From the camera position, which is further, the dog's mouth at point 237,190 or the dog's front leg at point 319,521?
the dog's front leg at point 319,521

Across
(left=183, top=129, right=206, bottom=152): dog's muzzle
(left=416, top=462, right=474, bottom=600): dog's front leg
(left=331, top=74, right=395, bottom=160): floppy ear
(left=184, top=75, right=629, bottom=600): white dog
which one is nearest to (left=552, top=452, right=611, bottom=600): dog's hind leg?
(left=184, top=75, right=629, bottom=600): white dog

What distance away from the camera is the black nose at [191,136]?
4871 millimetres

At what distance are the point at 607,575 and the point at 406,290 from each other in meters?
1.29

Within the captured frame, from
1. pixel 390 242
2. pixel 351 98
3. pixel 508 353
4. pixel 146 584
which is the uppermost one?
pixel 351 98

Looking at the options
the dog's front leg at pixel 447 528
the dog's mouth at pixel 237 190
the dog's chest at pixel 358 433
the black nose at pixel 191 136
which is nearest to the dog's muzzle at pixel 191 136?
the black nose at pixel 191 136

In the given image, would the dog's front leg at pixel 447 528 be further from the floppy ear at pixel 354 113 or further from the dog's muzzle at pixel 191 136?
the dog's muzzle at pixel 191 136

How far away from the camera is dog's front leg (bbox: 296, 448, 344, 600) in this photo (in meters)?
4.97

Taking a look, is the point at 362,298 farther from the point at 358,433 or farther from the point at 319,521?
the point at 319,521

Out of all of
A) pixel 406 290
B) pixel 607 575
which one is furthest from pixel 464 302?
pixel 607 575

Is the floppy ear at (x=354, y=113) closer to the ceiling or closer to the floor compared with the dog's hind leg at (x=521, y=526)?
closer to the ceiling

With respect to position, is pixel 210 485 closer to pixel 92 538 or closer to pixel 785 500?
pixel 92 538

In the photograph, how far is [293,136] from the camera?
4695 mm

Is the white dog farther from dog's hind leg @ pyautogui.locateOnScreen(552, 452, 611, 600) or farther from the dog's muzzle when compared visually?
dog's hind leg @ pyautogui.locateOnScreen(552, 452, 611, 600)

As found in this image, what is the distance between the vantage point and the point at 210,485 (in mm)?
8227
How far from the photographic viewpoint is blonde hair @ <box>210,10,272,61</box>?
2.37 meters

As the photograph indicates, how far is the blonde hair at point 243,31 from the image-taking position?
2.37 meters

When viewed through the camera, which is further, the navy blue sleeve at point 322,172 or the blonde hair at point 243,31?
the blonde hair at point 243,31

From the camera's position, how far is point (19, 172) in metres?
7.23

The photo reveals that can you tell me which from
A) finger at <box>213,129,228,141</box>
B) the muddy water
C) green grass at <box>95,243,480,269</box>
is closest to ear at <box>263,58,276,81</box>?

--*--

Each line from the one containing "Is the floppy" through the end of the entries, both included, is to be returned exactly, with no other lines.

● **Task response**
Is the floppy ear at (x=354, y=113) closer to the ceiling or closer to the floor compared with the dog's hind leg at (x=521, y=526)?
closer to the ceiling

With respect to position, is pixel 210 485 closer to pixel 92 538 or closer to pixel 785 500?
pixel 92 538

In the photograph, how far is [293,136] from the camera?
4695 mm

Is the white dog farther from dog's hind leg @ pyautogui.locateOnScreen(552, 452, 611, 600) or farther from the dog's muzzle when compared visually?
dog's hind leg @ pyautogui.locateOnScreen(552, 452, 611, 600)

As found in this image, what is the distance between the vantage point and the point at 210,485 (in mm)?
8227
How far from the photographic viewpoint is blonde hair @ <box>210,10,272,61</box>?
2.37 meters

As the photograph indicates, how far is the blonde hair at point 243,31 from the image-taking position?
2.37 meters

When viewed through the camera, which is further, the navy blue sleeve at point 322,172 or the blonde hair at point 243,31?
the blonde hair at point 243,31

From the camera's position, how far is point (19, 172) in metres?
7.23

The photo reveals that can you tell me which from
A) finger at <box>213,129,228,141</box>
B) the muddy water
C) green grass at <box>95,243,480,269</box>
is closest to ear at <box>263,58,276,81</box>?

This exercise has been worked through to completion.